▸ **RECORDS FOR THE TASK**

======

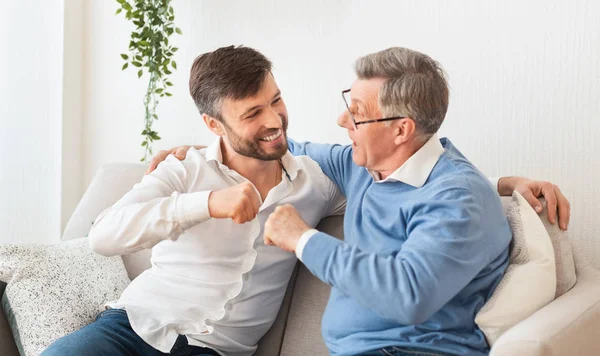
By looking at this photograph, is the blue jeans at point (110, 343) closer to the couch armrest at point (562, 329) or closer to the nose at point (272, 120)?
the nose at point (272, 120)

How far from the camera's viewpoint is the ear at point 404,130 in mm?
1689

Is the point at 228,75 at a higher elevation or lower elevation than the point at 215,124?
higher

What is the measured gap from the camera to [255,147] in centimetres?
191

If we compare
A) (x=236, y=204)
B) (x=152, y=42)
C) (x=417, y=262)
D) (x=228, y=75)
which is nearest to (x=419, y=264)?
(x=417, y=262)

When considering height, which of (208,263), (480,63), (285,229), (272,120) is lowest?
(208,263)

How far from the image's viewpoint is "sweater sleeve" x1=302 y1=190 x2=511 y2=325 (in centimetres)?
143

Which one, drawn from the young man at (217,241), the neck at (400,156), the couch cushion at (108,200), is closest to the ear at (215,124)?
the young man at (217,241)

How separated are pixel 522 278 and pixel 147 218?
2.86ft

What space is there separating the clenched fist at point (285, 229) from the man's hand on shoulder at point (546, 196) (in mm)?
616

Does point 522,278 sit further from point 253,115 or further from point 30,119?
point 30,119

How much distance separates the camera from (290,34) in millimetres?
2611

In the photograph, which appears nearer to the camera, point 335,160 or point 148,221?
point 148,221

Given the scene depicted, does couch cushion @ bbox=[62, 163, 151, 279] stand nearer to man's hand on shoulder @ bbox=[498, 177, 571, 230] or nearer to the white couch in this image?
the white couch

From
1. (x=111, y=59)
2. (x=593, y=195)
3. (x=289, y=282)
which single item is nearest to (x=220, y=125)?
(x=289, y=282)
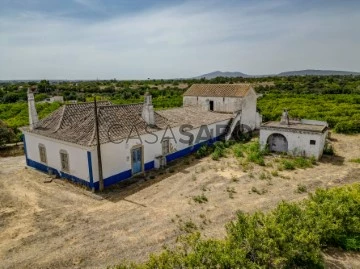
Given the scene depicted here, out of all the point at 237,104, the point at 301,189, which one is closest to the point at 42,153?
the point at 301,189

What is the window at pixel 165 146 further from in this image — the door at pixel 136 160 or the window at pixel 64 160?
the window at pixel 64 160

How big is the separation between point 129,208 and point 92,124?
581 cm

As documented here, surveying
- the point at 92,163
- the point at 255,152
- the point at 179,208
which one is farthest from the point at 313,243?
the point at 255,152

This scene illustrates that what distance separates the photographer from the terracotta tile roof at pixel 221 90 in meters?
27.8

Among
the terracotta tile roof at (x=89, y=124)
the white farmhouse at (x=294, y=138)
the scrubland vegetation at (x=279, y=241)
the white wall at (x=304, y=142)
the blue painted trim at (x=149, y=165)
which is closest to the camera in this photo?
the scrubland vegetation at (x=279, y=241)

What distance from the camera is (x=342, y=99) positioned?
48375 mm

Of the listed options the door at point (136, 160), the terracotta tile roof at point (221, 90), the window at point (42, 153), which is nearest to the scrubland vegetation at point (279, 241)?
the door at point (136, 160)

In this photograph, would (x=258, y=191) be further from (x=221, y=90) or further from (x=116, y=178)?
(x=221, y=90)

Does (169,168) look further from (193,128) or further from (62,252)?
(62,252)

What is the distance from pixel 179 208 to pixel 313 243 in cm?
617

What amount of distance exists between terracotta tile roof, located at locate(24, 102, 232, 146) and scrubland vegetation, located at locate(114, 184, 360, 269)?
8.87 meters

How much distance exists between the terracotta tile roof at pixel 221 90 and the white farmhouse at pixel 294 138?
673cm

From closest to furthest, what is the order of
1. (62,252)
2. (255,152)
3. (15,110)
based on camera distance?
(62,252) → (255,152) → (15,110)

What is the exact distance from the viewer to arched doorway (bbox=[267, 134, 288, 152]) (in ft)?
69.4
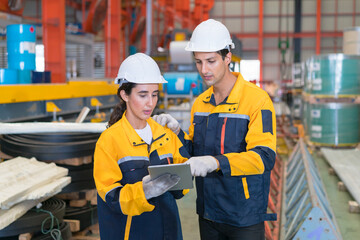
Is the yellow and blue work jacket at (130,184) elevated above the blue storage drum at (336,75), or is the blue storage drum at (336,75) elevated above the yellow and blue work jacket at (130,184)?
the blue storage drum at (336,75)

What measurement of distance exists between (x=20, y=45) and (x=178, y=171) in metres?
4.19

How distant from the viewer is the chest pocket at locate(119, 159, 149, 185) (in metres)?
1.94

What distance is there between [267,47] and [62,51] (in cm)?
2007

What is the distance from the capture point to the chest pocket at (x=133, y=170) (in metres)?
1.94

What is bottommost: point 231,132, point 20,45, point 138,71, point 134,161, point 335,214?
point 335,214

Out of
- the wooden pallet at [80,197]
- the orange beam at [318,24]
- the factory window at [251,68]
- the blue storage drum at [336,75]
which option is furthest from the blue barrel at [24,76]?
the orange beam at [318,24]

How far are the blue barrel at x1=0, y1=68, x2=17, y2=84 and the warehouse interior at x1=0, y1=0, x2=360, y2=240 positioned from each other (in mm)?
12

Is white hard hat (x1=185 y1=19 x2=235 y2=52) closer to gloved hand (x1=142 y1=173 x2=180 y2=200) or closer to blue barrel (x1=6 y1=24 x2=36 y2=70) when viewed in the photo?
gloved hand (x1=142 y1=173 x2=180 y2=200)

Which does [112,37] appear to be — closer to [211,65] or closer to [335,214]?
[335,214]

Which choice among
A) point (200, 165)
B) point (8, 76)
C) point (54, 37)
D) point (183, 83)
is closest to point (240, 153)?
point (200, 165)

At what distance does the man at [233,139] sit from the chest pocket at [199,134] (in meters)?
0.03

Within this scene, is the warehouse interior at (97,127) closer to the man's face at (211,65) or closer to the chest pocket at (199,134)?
the chest pocket at (199,134)

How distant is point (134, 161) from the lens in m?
1.95

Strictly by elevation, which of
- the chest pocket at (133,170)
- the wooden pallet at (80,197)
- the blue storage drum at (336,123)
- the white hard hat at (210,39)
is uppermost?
the white hard hat at (210,39)
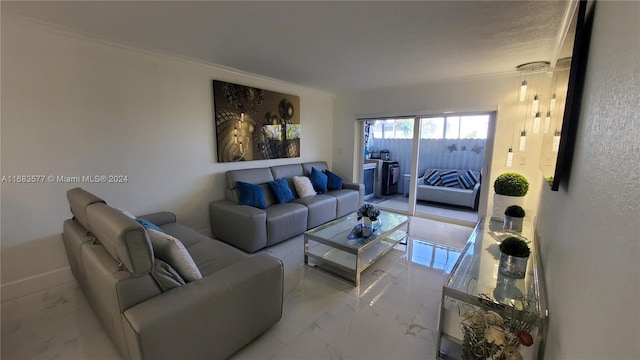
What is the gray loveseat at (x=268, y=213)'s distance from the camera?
121 inches

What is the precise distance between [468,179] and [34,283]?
19.9 feet

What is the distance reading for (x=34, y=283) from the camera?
233 cm

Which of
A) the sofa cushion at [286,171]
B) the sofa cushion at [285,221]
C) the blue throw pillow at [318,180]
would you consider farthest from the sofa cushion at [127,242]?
the blue throw pillow at [318,180]

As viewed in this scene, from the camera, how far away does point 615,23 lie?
79 centimetres

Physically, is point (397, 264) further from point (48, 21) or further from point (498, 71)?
point (48, 21)

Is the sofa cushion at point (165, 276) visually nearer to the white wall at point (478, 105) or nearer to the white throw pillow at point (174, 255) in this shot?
the white throw pillow at point (174, 255)

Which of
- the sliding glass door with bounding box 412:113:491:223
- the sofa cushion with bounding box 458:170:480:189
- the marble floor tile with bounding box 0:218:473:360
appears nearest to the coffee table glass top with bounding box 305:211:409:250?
the marble floor tile with bounding box 0:218:473:360

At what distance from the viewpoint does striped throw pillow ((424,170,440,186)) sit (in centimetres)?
524

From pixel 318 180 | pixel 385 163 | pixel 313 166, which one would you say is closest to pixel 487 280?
pixel 318 180

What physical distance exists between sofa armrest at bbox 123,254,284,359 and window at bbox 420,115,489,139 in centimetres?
373

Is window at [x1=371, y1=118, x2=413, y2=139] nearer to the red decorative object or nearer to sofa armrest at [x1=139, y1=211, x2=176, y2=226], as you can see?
sofa armrest at [x1=139, y1=211, x2=176, y2=226]

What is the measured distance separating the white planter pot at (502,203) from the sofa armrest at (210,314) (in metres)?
2.71

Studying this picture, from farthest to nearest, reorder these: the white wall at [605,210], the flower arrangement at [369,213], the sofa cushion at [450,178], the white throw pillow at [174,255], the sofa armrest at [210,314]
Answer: the sofa cushion at [450,178]
the flower arrangement at [369,213]
the white throw pillow at [174,255]
the sofa armrest at [210,314]
the white wall at [605,210]

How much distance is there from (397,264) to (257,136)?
2.65m
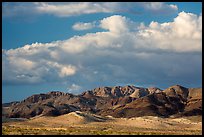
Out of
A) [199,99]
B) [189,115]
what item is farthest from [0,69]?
[199,99]

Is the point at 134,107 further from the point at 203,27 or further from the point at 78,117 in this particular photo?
the point at 203,27

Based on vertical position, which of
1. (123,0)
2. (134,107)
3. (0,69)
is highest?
(134,107)

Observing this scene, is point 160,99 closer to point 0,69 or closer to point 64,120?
point 64,120

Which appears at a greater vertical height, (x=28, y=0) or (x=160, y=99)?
(x=160, y=99)

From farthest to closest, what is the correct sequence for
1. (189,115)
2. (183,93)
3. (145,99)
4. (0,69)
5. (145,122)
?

======

▸ **INSTRUCTIONS TO FOLLOW**
Please return the lines of the records word for word, starting at the line that contains "Which appears at" and stopping after the last line of the records.

▸ **WORKED SOLUTION**
Which appears at a greater vertical height, (x=28, y=0) or (x=160, y=99)?
(x=160, y=99)

From farthest to closest, what is the correct sequence for
1. (189,115)
2. (183,93)
3. (145,99)
4. (0,69)
5. (145,122)
?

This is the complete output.